Wednesday, July 13, 2011

Hiveway to the danger zone



The semi was hauling the insects from California to North Dakota on Sunday when it went off the road near Island Park. Some 400 hive boxes spilled out, according to The Associated Press. Responders sprayed fire foam on the bees, but a noisy swarm described by witnesses as a giant black cloud rose up from the site.
That's terrifying to me. I hate bees, and do everything and anything to avoid them. I've seen a black cloud of bees like that beefore, and I figure it would make for an interesting but true story:

I was fresh out of my MOS (Military Occupational Specialty) school and I was stationed at Camp Pendleton, California. My first week in the fleet, I was considered a "boot" (right out of bootcamp) "FNG" (Fucking New Guy), and as such was assigned to do menial work that nobody wants to do. My task was to join a huge working party of a hundred or so other boot Marines, as well as some NCOs who had done something to get themselves unwanted attention, in the cleanup of an impact area -- a range out in the middle of nowhere used for dropping and firing explosive ordnance.

### Problem to work on
Write out the passage of the bee-spill post starting with "The semi was" and going on through "from the site.".

### Provided material
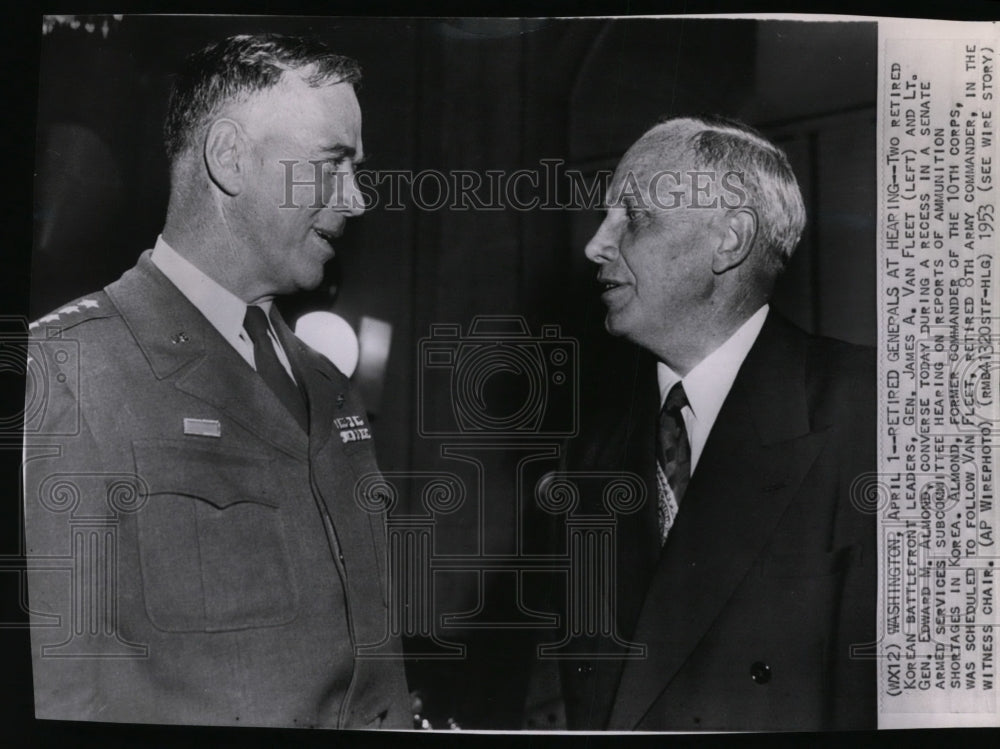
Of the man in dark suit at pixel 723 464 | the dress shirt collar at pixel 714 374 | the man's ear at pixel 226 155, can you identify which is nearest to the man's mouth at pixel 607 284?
the man in dark suit at pixel 723 464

### Answer for the task
The semi was hauling the insects from California to North Dakota on Sunday when it went off the road near Island Park. Some 400 hive boxes spilled out, according to The Associated Press. Responders sprayed fire foam on the bees, but a noisy swarm described by witnesses as a giant black cloud rose up from the site.